[Задание]:
Ответьте по тексту о западном рыцарстве, приведенному ниже:
1. Какое прозвище носит Руй Диас в «Песне о моем Сиде»?
2. Кем, по тексту, были скорее священники и епископат каролингской эпохи?
3. За что Зигфрид поколачивает Кримхильду?

[Фрагмент текста]:
- - - - -

В совершенно других условиях происходило формирование менталитета западного рыцарства – в ходе преимущественно завоевательных походов, носивших нередко откровенно грабительский характер. Даже возвышенные цели Реконкисты[15] не исключали внимания к вполне земным интересам. В «Песне о моем Сиде» (XI в.), например, описание воинских подвигов благородного рыцаря Руя Диаса Кампеадора (Ратоборца) сопровождается почти таким же простодушным восхищением, как и исчисление захваченного им у мавров добра.
Нравы европейцев, по крайней мере, в период раннего Средневековья были еще довольно грубы, – не стоит забывать, что христианство среди воинственных германских племен насаждалось весьма жестокими методами. Даже священники и епископат каролингской[16] эпохи были скорее воинами, чем пастырями; современники удрученно отмечали, что «клир предпочитает скачки, турниры, соревнования в стрельбе из лука христианскому богослужению»[17].
Отношение к прекрасному полу на первых порах было чуждо всякой куртуазии[18]. Храбрый Зигфрид из «Песни о нибелунгах» не стесняется поколачивать свою прекрасную жену Кримхильду за чрезмерно длинный язык. В романах артуровского цикла благородным дамам нередко грозят оскорбления и посягательство на честь от встретившихся некстати на их пути рыцарей-хищников. Высокородные аристократы из «Песни о Сиде», считая свой брак с дочерями Сида, навязанный им королем Испании, неравным, избивают несчастных женщин чуть не до смерти ременными плетями, колют до крови шпорами и бросают беспомощных умирать в лесу.

- - - - -

[Выборка данных]:
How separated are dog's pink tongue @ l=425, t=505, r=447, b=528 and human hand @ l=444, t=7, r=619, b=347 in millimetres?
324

- - - - -

[Итоговый ответ]:
1. Кампеадор (Ратоборец).
2. Скорее воинами, чем пастырями.
3. За чрезмерно длинный язык.